Estrogen Replacement Therapy May Not Prevent Decline in Cognitive Functioning
Despite encouraging findings from animal studies, estrogen replacement therapy
appears not to retard a decline in cognitive functioning in postmenopausal women.
Estrogen Replacement Therapy May Not Prevent Decline
in Cognitive Functioning
WESTPORT, CT (Reuters Health) Oct 22 - Despite encouraging findings from animal
studies, estrogen replacement therapy appears not to retard a decline in cognitive
functioning in postmenopausal women, according to a report in the American
Journal of Epidemiology for October.
Dr. Suzana Alves de Moraes from Johns Hopkins University Bloomberg School of Public
Health, Baltimore, and colleagues collected data on 2859 women 48 to 67 years
of age who participated in the Atherosclerosis Risk in Communities Study.

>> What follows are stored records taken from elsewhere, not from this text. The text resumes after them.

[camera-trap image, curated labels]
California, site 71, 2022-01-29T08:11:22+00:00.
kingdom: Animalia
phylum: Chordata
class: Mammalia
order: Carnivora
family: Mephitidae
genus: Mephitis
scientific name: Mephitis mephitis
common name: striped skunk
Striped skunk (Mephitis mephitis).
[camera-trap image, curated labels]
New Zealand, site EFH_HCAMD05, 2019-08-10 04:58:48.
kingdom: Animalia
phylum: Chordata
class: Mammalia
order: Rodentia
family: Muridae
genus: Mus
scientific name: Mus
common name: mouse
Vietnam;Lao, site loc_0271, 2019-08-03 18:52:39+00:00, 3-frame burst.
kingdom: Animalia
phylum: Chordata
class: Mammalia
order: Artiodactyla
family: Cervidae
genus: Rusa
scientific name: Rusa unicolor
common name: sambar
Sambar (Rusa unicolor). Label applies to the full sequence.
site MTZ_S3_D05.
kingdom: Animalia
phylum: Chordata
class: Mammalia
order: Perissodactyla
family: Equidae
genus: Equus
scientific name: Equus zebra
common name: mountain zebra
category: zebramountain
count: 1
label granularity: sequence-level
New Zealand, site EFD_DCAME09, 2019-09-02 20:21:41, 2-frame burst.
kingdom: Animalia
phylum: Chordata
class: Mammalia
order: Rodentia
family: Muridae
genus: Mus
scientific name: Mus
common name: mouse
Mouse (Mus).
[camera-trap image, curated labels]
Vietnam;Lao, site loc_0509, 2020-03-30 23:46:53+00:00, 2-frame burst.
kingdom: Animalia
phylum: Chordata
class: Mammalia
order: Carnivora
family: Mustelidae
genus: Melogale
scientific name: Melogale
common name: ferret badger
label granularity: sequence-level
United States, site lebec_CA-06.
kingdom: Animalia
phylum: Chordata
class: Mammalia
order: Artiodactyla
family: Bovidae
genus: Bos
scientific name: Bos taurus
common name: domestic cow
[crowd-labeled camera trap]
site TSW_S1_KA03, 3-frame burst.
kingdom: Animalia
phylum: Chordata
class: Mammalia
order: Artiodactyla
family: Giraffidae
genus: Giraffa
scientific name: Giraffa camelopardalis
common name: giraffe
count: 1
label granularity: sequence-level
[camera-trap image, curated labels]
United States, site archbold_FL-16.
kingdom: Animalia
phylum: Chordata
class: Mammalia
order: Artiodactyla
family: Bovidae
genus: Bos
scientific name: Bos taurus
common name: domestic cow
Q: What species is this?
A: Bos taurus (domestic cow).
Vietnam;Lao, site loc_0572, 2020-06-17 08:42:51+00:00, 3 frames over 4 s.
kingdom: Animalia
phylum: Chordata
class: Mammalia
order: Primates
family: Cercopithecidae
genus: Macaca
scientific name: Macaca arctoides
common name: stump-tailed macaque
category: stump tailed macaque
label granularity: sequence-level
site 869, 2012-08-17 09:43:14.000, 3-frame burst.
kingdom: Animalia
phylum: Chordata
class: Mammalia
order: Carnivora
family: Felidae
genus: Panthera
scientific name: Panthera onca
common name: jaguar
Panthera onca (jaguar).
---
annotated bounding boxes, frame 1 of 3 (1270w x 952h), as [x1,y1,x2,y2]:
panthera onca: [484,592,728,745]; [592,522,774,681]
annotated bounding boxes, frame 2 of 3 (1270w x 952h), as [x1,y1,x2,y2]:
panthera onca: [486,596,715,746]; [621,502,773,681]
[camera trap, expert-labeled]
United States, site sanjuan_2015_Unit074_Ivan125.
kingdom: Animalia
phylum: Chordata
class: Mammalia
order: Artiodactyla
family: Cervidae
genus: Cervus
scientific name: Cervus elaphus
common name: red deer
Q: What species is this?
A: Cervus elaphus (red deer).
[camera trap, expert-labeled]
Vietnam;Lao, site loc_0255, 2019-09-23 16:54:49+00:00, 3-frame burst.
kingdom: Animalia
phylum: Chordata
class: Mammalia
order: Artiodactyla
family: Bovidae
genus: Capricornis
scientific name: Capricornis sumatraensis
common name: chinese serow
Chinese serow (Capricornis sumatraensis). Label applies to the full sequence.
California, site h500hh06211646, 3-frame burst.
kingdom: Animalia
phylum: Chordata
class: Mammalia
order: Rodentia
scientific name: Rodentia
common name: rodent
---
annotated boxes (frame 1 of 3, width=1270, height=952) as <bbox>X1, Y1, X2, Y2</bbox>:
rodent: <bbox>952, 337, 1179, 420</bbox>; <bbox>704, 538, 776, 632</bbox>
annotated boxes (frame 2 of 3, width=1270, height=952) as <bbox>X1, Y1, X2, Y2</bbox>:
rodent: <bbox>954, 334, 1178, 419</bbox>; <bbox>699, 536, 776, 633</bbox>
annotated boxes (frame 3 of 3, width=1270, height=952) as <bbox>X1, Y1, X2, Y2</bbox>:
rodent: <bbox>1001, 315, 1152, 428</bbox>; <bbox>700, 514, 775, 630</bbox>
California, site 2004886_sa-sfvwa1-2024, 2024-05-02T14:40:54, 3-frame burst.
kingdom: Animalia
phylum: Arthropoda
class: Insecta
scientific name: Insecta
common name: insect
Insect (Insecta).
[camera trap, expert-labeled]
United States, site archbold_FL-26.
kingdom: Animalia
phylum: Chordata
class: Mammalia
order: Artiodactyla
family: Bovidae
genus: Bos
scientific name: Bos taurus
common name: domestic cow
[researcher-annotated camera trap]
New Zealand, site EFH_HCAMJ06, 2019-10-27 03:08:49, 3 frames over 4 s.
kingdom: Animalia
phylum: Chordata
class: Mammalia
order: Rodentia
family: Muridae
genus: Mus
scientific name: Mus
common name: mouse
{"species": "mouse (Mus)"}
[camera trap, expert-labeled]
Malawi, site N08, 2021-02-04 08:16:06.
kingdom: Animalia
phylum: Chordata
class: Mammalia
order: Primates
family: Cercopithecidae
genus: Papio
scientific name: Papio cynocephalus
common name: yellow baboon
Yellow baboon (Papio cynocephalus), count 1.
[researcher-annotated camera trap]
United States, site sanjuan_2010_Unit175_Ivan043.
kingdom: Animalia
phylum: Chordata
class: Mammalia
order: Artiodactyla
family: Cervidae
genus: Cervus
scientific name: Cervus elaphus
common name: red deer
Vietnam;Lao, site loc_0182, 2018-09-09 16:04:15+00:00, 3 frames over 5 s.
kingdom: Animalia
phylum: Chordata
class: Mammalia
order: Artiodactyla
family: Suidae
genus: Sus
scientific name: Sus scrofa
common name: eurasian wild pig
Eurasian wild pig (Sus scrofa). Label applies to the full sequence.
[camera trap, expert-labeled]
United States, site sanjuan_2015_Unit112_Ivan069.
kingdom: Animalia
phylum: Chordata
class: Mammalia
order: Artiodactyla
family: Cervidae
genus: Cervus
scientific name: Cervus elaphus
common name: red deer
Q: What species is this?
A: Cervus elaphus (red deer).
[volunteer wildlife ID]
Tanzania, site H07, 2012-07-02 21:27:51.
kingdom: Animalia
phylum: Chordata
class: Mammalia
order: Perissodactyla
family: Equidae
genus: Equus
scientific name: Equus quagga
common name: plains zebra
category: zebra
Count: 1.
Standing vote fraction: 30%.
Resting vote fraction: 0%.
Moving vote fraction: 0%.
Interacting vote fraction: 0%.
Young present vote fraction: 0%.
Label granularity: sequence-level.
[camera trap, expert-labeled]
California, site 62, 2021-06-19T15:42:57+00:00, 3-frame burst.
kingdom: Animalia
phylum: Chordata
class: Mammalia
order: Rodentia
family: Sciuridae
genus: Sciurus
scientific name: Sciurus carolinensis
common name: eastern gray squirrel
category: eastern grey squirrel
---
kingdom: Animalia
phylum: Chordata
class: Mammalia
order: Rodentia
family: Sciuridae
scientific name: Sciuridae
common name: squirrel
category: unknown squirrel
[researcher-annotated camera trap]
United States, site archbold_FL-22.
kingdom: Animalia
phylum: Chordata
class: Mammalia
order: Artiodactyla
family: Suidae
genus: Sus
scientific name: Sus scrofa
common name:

The women had their cognitive functioning tested twice between 1990 and 1998,
using the Delayed Word Recall Test, the Digit Symbol Subtest of the Wechsler Adult
Intelligence Scale-Revised and the Word Fluency Test, according to the report.
After adjustment for confounding, no consistent change in cognition between testing
was detected according to category of menopause or use of estrogen replacement
therapy. This held true for current estrogen use and for the duration of estrogen
use, and for women of all ages, the study group found.
These findings "would seem to indicate that, at least for women in the age range
included in the study, use of estrogen replacement therapy is not associated with
age-related cognitive declines," the researchers conclude.